Employee Motivation

How to Create Empowered, Networked Teams

3 min read

Over the last few years, many old-school views of corporate communication and hierarchy have been overturned and continue to be scrutinized.

Leaders are less likely to hide behind closed doors and are now embracing open office concepts designed to promote more immediate, small scale, random collaboration.

In the past, employees would wait for meetings to interact with colleagues. Now meetings, like email, are considered the plague of office life. These are being replaced with more progressive and agile processes like standing, cross-functional meetings called “scrums”. The social technology we use in our personal lives is being adapted for the enterprise. Software like Yammer, SalesForce Chatter, Jive, and the recent darling, Slack is transforming how we communicate in the workplace.
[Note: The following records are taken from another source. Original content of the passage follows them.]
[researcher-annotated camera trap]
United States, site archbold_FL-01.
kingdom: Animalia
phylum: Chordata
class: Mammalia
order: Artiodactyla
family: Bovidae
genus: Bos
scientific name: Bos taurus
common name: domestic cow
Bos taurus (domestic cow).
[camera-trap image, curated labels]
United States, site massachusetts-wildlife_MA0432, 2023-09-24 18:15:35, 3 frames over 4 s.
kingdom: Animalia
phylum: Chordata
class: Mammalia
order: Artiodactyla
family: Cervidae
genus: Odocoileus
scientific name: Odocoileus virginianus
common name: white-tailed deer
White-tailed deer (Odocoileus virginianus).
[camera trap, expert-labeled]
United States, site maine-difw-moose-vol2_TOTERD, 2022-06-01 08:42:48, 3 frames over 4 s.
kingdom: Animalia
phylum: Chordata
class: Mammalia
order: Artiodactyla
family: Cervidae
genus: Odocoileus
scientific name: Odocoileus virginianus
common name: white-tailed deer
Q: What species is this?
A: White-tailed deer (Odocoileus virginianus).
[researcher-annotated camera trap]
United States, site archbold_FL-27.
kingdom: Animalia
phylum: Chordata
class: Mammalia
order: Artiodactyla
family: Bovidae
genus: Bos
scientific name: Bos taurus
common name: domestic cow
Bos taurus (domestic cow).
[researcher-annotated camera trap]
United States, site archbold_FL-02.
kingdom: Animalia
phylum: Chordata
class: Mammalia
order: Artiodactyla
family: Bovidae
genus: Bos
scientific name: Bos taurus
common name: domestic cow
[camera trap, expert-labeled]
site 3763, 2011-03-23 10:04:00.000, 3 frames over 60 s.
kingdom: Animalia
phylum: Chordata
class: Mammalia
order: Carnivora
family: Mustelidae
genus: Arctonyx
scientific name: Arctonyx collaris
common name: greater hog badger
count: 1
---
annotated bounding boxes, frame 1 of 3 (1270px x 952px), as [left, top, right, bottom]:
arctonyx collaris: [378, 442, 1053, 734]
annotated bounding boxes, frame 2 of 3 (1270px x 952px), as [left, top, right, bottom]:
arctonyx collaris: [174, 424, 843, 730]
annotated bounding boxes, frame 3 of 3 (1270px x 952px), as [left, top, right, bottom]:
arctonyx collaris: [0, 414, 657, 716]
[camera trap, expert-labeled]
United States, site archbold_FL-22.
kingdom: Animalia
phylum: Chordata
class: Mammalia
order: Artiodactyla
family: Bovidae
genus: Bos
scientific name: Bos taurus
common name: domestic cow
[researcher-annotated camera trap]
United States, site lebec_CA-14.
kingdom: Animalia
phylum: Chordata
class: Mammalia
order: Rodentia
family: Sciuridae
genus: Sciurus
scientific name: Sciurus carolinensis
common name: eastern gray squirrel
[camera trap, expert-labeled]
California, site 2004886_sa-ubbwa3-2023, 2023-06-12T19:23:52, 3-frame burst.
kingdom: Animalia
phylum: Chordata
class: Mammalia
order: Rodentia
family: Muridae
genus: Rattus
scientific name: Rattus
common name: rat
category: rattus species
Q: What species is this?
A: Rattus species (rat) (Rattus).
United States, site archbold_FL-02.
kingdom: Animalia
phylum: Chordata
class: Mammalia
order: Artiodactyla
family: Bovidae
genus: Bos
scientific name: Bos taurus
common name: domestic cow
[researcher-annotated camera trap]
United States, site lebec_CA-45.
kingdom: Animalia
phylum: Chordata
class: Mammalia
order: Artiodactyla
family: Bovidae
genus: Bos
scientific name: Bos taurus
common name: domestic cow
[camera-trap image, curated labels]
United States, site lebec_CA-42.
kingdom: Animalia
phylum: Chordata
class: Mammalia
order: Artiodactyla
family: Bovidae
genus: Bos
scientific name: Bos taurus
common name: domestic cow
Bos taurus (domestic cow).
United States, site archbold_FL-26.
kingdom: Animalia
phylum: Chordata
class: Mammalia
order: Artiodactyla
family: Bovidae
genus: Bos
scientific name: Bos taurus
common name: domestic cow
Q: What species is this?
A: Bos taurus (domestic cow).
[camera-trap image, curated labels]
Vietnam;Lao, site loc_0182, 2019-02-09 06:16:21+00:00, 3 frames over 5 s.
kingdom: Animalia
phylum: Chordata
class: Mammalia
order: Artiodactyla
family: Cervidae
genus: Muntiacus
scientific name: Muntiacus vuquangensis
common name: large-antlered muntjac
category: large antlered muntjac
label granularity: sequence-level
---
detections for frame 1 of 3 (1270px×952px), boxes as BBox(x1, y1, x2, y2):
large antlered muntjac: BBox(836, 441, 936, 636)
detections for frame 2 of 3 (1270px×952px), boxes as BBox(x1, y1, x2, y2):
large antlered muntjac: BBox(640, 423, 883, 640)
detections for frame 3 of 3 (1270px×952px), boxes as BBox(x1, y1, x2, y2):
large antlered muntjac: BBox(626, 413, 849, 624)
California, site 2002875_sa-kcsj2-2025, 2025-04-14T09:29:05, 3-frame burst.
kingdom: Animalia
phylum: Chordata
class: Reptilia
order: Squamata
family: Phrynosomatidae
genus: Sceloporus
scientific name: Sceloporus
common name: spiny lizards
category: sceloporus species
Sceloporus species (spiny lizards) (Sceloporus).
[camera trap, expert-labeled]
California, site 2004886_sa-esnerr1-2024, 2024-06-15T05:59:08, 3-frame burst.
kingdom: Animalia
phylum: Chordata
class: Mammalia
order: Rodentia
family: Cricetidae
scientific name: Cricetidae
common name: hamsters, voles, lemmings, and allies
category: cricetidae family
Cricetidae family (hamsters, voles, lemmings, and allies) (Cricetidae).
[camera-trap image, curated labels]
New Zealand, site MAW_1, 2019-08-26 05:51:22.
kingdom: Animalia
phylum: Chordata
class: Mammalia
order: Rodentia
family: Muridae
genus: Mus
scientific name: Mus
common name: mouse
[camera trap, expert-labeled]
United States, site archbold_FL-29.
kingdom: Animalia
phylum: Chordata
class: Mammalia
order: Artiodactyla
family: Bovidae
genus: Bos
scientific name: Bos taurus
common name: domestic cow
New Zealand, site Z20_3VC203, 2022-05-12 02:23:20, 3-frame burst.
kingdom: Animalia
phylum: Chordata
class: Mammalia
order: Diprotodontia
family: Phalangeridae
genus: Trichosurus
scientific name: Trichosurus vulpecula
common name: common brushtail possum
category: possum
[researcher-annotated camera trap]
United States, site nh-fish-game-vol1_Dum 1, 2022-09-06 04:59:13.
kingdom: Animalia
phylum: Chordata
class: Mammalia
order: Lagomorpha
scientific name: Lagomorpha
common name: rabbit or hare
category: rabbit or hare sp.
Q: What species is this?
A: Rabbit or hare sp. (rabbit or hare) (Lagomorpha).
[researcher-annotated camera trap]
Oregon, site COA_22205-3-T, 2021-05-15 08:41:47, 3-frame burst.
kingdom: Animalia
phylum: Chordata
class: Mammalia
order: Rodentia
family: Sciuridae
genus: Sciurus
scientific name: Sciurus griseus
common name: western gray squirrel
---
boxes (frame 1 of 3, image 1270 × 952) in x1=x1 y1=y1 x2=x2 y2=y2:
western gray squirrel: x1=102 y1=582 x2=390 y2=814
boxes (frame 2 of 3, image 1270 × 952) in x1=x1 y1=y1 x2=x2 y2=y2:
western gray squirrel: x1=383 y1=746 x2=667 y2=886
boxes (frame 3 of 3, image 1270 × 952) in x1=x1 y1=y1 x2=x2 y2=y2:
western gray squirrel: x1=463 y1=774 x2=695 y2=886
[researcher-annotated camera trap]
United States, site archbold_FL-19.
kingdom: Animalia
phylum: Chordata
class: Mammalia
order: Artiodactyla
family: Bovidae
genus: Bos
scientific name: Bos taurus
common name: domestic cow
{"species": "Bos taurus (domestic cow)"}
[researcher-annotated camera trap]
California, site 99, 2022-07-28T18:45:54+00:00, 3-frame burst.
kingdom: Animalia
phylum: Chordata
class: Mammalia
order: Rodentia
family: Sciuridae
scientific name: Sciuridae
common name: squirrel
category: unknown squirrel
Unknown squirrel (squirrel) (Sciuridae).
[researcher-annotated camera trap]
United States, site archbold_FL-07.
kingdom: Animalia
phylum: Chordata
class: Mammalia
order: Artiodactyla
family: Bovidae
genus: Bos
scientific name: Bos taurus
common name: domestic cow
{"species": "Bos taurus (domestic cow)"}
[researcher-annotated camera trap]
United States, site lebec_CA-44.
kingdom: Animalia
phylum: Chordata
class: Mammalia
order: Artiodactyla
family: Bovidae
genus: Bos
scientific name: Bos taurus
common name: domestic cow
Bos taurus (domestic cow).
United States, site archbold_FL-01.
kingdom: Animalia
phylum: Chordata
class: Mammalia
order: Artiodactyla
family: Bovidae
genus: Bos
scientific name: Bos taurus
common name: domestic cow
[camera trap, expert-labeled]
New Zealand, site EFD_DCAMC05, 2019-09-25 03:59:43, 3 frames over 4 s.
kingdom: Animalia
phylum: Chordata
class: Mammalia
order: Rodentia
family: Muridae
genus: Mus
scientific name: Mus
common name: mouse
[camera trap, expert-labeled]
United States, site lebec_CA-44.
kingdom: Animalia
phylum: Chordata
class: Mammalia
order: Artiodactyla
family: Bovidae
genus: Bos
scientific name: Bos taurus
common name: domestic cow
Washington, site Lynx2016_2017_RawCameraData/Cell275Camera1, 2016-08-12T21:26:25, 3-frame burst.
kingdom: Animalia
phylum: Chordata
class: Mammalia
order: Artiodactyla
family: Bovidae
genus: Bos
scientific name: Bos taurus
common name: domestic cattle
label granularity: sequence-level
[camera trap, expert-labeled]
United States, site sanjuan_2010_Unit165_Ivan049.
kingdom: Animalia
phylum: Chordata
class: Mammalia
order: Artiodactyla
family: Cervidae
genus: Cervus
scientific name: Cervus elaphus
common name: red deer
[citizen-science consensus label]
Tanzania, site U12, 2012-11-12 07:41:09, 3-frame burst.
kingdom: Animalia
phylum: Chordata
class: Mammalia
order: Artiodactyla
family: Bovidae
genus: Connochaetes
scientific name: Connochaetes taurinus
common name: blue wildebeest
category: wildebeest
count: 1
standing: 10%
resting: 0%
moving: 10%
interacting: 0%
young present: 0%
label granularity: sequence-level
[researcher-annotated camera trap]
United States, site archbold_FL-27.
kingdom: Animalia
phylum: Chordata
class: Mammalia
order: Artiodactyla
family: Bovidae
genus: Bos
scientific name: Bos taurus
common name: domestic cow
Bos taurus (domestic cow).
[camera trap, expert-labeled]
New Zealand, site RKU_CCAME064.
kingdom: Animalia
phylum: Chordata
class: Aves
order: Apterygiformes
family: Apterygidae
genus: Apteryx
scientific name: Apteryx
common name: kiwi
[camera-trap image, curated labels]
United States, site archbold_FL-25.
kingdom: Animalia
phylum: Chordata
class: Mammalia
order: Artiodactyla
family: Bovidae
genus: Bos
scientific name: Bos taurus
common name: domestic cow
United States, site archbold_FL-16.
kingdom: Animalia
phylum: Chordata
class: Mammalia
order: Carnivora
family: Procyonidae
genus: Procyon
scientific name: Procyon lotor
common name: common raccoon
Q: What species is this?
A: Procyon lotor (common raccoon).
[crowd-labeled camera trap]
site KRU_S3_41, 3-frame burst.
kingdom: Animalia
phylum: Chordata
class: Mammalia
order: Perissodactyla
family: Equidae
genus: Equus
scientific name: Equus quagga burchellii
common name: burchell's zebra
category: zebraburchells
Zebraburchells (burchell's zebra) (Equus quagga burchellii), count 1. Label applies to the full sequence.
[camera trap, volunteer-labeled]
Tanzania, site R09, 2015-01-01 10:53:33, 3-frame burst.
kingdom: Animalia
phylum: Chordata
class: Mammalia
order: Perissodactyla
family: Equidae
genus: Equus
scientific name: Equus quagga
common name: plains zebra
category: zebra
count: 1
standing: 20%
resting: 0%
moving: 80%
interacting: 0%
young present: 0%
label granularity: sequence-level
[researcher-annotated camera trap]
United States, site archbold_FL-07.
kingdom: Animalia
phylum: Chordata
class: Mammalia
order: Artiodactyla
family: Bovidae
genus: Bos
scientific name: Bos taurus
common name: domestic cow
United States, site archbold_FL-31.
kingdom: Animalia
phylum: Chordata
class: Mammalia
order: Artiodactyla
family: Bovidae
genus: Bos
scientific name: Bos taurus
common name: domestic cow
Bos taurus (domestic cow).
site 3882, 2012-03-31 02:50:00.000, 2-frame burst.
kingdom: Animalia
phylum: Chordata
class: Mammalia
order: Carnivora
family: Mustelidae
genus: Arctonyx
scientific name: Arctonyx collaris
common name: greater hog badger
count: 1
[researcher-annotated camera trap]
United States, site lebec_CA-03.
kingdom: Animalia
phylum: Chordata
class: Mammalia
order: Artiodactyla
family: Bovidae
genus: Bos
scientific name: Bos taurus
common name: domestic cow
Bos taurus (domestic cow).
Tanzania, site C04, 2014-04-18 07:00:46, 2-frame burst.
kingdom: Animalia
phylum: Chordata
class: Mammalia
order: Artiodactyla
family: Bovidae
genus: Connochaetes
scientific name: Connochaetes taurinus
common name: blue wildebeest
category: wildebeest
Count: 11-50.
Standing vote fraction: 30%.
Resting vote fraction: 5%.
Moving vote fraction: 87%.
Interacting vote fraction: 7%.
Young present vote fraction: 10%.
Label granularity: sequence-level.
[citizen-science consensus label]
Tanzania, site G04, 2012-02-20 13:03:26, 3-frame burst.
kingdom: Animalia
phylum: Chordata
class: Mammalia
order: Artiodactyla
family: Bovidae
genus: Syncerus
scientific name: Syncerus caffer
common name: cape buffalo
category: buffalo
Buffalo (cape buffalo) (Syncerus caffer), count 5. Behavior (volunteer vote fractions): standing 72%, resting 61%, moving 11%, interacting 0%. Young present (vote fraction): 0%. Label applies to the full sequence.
These technologies have been successful because they address a fundamental need – the need for people to communicate with the people they work with. More so, the need for fast and easy access to information, feedback, and to others. While these tools allow for more open communication across all levels of hierarchy and across silos, this capability hasn’t been fully realized yet.

In Deloitte’s Human Capital Trends report for 2016, highlights that 92% of leaders rate organizational redesign as a critical priority. After years of struggling to drive employee engagement and retention, improve leadership, and build a meaningful culture, executives see a need to redesign the organization itself. The “new organization,” is built around highly empowered teams, driven by a new model of management.

What does this new model of management look like? It requires a better ability to collaborate vertically through the organization.

What is Vertical Collaboration?

Collaboration is two or more people working together towards a shared goal. Vertical collaboration then is the ability for people who make decisions to work together with frontline employees towards a shared goal. Effectively, there is an element of co-creation between head office and the front lines. Or, put another way, it connects strategy with execution.

Many organizations have a few people making decisions in head office and a large number of people performing the work based on these decisions. Perhaps there are 150 people in head office and 3,000 people on the front lines. Let’s indulge this oversimplification.

How does a large number of frontline workers not just communicate, but collaborate with head office? 

Often, they don’t because, at scale, this is a tricky problem to solve. With so many frontline workers, and head office having so little time, what often happens is that head office does its thing, frontline workers do their thing – and the two operate somewhat independently.

What’s needed for vertical collaboration

1. First, for an organization to collaborate vertically,  you need a desire and recognition from leadership that changing how collaboration happens through hierarchy needs to change.  

2. Second, once the organization takes a stance that collaborating across the hierarchy is valuable, the next step is to provide people with the tools necessary to take on this change.  Empower your teams with collaboration and productivity software like video conferencing tools, meeting management, idea management and automated timesheets.

3. Finally, like all new things, the desired behavior needs to be reinforced throughout the workplace. It must become part of the culture and “how we do business.” It must become a habit at all levels of the organization. 

Final Summary

The leaders of today can’t be expected to make perfect decisions about things that happen in the trenches they don’t occupy. Likewise, the employees of today can’t be expected to stick around and work for a company that doesn’t show a genuine interest in adapting based on the insights of people closest to the work.

A company that performs below its potential will be a company where the employees think the plan is flawed because it was written by someone without their input.

A company that performs to its potential is one where plans are created and work is executed incorporating the best from all parts of the organization, especially up and down.